I have been busy ! Or that's what it feels like anyway with two part-time jobs on the go - I keep trying to find time to write stuff in here, keep trying to catch the ideas as they appear, but then something else comes up and I lose the thread and well, you know ...
But hey, it's my blog and if I write it every day or once a month is really up to me - though I do get little feelings of guilt at times when I leave it too long, like a pot-plant I've neglected to water.
I gave my annual guest lecture on AIDS and me a few weeks, called "Living My Death" - I do it in for a paper here at the University of Auckland called "The Sociology of Death & Dying", taught by the wonderful Dr Tracey Mcintosh.
I get to weave my own life story through an academic exploration of theories of death, gay social history and AIDS - it is something I really enjoy, but also find quite tiring, and it's also very revealing in many ways - personal narratives have to be to work I guess. And I get to talk about sex and death a lot. But it was good. And I enjoy getting a solid round of applause at the end of a lecture - that doesn't happen all that often.
I try to situate the lecture in the context of gay history of the last 50 years or so, because I think you need to know aspects of our culture to understand what happened, anyway, after the lecture was over, a young gay guy, mid 20s or so, came up to me and we had a conversation something like this.
"I don't understand - you mean the police used to come into gay bars and be able to arrest people just because they were gay?"
"Sometimes, or if they didn't arrest people they could drag us all out on the street and ask to check ID but yeah, the cops could and did just walk in and hassle gay bars and the people in them."
"But I just don't understand why they'd do it?"
"We were illegal, it was easy work for lazy cops, and no-one really cared that much."
"Arresting people just because they're queer? It makes no sense!"
He was right - it makes no sense, not today - back then it did.
Shame permeated our world in those days - I'm lucky enough to have only caught the tail end of it, I was able to come out in a time of change, when Gay Liberation and Gay Pride were working to being about the changes young queers like this student now thankfully are able to take for granted.
But he was born in 1986 he told me, the year that we became legal in New Zealand. I felt kinda old when he told me that ...
I got to meet the people running the new Pride Festival here in Auckland, hearing their side of the "One Community" idea. Now I gather it's going to be "One community, many cultures" an improvement I guess.

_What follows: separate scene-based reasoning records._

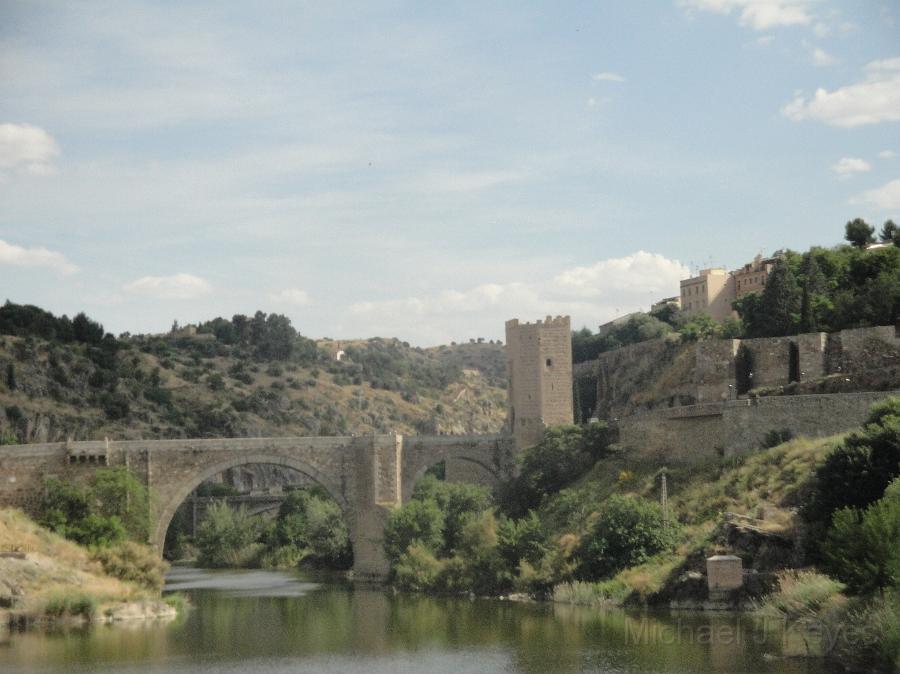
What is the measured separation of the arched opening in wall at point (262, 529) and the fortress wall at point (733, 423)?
36.9ft

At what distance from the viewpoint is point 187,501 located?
214ft

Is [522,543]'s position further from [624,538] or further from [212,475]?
[212,475]

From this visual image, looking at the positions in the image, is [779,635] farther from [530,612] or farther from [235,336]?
[235,336]

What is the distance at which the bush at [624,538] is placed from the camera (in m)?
36.9

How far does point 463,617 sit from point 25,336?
42.4 meters

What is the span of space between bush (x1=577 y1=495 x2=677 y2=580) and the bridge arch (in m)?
11.9

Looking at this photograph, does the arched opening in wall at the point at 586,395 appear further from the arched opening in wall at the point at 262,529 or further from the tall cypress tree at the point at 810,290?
the tall cypress tree at the point at 810,290

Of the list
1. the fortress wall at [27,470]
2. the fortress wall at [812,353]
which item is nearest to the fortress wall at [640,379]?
the fortress wall at [812,353]

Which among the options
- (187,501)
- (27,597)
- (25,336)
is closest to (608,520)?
(27,597)

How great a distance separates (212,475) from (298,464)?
290 cm

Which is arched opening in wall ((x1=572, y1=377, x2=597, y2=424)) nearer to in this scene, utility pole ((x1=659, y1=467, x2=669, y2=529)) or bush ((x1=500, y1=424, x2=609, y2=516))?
bush ((x1=500, y1=424, x2=609, y2=516))

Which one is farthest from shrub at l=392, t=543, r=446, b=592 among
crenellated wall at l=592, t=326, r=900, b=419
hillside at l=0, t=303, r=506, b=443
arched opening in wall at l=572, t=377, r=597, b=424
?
arched opening in wall at l=572, t=377, r=597, b=424

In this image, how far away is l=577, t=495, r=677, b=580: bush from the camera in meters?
36.9

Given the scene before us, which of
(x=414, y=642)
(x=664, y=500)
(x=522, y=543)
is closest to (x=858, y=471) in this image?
(x=664, y=500)
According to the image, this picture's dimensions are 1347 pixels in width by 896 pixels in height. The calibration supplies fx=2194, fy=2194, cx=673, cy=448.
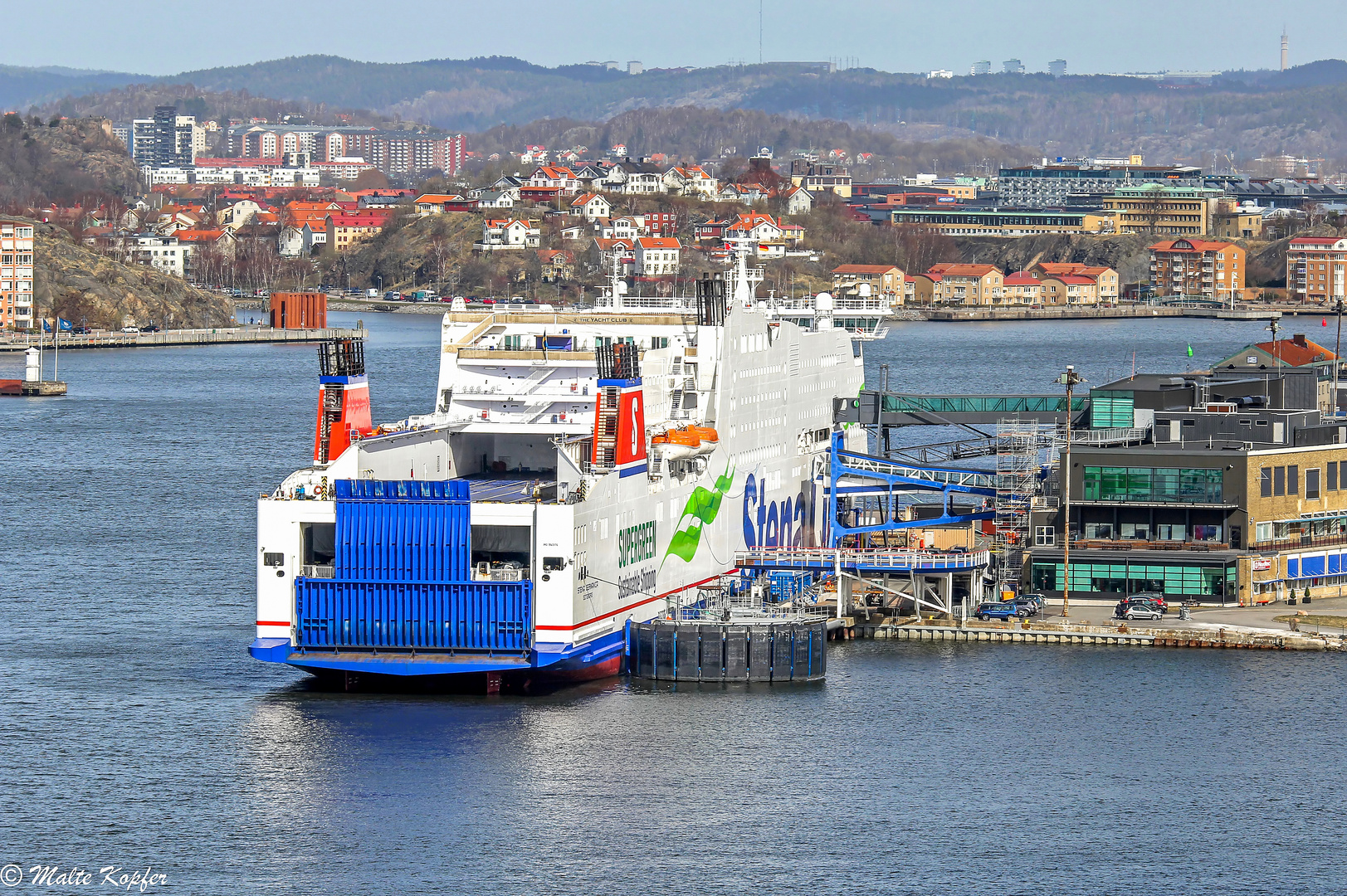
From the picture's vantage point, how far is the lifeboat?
3838cm

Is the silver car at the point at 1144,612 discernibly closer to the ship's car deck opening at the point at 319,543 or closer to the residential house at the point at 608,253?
the ship's car deck opening at the point at 319,543

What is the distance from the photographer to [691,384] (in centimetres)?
4047

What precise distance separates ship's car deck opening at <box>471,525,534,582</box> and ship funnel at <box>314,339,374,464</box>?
12.0ft

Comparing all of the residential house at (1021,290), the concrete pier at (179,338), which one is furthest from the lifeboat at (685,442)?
the residential house at (1021,290)

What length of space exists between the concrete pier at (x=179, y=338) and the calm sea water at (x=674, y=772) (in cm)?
9064

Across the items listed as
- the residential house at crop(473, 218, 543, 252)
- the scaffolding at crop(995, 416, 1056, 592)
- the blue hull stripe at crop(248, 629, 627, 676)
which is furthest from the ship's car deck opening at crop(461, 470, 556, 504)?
the residential house at crop(473, 218, 543, 252)

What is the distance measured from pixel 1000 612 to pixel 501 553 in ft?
35.0

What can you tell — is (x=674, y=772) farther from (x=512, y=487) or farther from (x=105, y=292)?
(x=105, y=292)

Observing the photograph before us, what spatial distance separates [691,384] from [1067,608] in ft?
26.9

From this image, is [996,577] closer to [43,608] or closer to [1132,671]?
[1132,671]

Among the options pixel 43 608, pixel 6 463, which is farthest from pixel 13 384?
pixel 43 608

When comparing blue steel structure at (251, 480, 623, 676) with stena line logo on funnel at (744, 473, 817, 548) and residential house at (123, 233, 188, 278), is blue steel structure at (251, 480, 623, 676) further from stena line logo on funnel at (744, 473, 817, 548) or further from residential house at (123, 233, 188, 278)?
residential house at (123, 233, 188, 278)

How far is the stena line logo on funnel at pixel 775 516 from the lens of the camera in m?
42.2

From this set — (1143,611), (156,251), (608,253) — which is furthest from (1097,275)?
(1143,611)
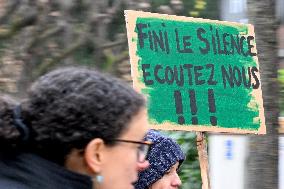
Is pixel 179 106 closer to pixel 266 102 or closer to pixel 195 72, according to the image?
pixel 195 72

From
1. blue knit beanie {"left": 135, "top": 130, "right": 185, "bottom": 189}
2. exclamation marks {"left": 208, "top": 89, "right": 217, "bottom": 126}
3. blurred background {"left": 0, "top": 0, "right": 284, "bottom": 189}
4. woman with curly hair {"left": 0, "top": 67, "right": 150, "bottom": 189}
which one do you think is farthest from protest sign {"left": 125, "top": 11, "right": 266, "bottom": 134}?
blurred background {"left": 0, "top": 0, "right": 284, "bottom": 189}

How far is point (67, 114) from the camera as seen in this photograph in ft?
5.96

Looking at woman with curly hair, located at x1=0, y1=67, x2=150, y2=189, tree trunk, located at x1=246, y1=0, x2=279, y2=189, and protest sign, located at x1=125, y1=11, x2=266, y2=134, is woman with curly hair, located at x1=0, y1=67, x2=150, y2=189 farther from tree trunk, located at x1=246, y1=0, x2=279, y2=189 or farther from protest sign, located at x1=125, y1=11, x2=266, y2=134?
tree trunk, located at x1=246, y1=0, x2=279, y2=189

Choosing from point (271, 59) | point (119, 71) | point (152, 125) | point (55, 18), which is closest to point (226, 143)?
point (271, 59)

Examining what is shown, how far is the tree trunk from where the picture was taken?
4203 mm

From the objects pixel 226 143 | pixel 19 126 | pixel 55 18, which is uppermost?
pixel 55 18

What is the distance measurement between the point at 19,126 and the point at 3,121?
0.04 m

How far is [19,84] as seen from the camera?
7227 millimetres

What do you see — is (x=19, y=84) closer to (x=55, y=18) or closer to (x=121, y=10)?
(x=55, y=18)

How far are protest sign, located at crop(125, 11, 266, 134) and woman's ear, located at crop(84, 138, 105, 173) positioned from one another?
146 cm

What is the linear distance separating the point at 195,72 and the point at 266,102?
77 centimetres

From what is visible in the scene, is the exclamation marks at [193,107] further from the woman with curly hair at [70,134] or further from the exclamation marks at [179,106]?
the woman with curly hair at [70,134]

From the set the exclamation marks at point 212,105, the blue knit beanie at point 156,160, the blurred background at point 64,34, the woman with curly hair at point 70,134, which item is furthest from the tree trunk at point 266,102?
the woman with curly hair at point 70,134

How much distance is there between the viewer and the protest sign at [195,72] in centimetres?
338
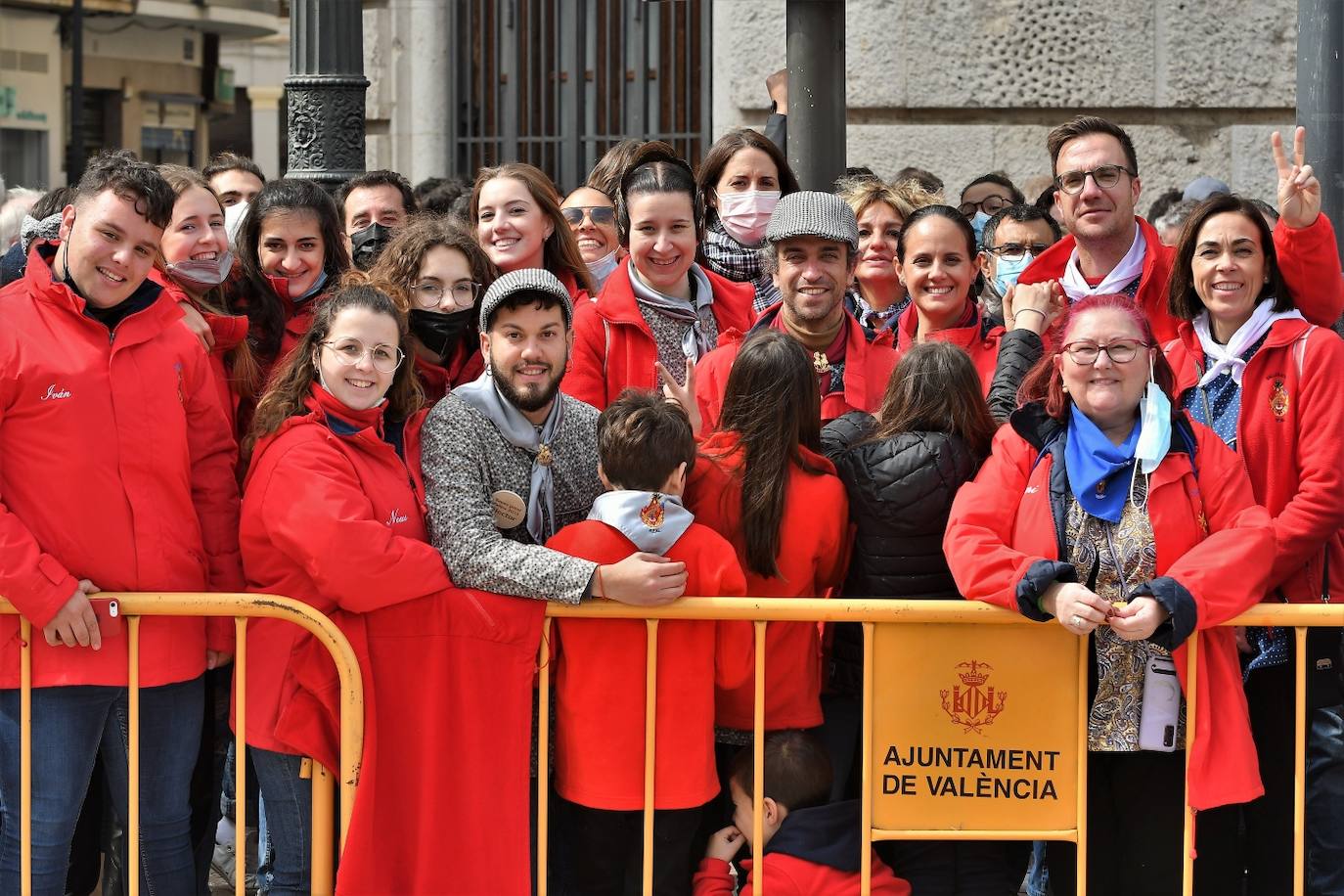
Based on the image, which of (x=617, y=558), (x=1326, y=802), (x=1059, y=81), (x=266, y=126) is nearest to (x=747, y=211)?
(x=617, y=558)

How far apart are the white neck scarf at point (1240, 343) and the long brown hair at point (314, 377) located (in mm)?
2042

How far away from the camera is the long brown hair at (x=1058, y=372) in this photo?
4031mm

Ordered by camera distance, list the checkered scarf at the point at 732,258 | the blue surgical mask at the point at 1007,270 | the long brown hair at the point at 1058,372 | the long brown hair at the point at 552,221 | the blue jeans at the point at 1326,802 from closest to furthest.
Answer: the long brown hair at the point at 1058,372 → the blue jeans at the point at 1326,802 → the long brown hair at the point at 552,221 → the checkered scarf at the point at 732,258 → the blue surgical mask at the point at 1007,270

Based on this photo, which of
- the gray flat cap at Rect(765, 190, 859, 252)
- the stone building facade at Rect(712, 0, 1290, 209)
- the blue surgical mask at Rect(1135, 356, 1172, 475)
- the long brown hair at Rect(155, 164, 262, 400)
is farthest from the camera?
the stone building facade at Rect(712, 0, 1290, 209)

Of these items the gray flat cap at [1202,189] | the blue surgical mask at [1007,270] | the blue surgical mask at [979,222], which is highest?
the gray flat cap at [1202,189]

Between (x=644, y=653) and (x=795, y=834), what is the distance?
0.56 meters

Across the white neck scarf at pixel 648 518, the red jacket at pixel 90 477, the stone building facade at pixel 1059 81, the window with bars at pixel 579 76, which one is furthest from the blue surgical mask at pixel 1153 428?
the window with bars at pixel 579 76

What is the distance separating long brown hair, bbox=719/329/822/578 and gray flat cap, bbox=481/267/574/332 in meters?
0.49

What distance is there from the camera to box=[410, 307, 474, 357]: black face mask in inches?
181

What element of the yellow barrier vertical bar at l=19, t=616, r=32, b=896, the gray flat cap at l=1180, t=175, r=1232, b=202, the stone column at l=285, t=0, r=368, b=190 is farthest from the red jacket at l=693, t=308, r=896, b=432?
the gray flat cap at l=1180, t=175, r=1232, b=202

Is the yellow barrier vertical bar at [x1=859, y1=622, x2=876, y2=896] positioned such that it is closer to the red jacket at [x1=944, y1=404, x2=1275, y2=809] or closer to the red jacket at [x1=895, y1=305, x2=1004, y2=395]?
the red jacket at [x1=944, y1=404, x2=1275, y2=809]

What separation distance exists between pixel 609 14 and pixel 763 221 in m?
4.06

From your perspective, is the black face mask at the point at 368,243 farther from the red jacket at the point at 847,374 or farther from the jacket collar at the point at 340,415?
the jacket collar at the point at 340,415

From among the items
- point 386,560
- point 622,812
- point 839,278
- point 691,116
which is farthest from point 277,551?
point 691,116
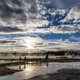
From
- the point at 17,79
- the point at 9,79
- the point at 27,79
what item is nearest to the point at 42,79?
the point at 27,79

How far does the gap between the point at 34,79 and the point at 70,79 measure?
19.3ft

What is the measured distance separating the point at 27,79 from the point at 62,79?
5.71m

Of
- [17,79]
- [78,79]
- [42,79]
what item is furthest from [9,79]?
[78,79]

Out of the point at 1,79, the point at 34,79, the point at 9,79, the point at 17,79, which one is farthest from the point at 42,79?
the point at 1,79

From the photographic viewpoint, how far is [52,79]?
16.0 meters

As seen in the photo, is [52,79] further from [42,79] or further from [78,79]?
[78,79]

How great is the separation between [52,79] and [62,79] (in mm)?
1622

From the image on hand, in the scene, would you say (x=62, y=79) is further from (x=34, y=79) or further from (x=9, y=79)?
(x=9, y=79)

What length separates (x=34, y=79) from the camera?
52.0 ft

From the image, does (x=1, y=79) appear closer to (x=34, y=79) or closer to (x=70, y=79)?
(x=34, y=79)

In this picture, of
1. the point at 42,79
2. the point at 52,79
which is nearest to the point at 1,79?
the point at 42,79

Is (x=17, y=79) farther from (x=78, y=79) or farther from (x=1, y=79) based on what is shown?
(x=78, y=79)

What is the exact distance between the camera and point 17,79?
16188mm

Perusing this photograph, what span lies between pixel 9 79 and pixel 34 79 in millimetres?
4183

It was good to hear their point of view. In my last blog I talked about how I just can't see us as being "One Community", which they'd put up as one of their central themes, for the parade at least. Now they've moved on to "One Community, Many Cultures" which is much better. I'd argue it's still not all that accurate and sounds more like PR puffery than anything else but hey, I'm a sociologist by training, I've written and taught about "Gay Auckland" so yeah, I have an opinion. In fact I did my other standing guest lecture on "Gay Auckland" a few weeks ago. But I appreciated the chance to talk with them, and I'm really glad they've taken all the hard work on.
My fears that it will be a nice family-friendly-don't-upset-the-straights parade remain, but hey, I'm very open to being proved wrong.
Part of my new job involves updating and creating resources for services that might have queer clients. I've been updating an old contact list, counselling services, community support etc. It gives an interesting little snapshot of where things were in 2001.
We had a Pride Centre back then - based in where Rainbow Youth is today. I think that was the second Pride Centre we've had, wasn't there on before that in town, around Federal Street? Maybe this third attempt will last longer. Perhaps not signing a lease might help - just rent space as and when.
There were two specific community support services linked to the AIDS Foundation, one for Maori, and one for Pasifika people. Both gone now.
And we had Gayline/Lesbianline instead of OUTline. Given all the rumours of crisis ( a clusterfuck of idiocy and poor Board leadership or just "normal organisational change"seem to be the two main stories, depending who you talk to) flying around about OUTline at the moment you have to wonder if that will be on the list in 10 years time too. I hope so, it's a service we really need. I really hope their Board can keep it all going.
And it's election time for the NZAF Board of Trustees. Ah, happy memories. I did enjoy my term on that Board a lot. I met some great people and it was really fascinating seeing how an NGO like that operates. Great to see such a talented group of people applying.
And I'm another year older - 51! Seeing I was told by a Dr in London in 1988 that I'd most likely be dead in 2 years, I'm quite happy about that.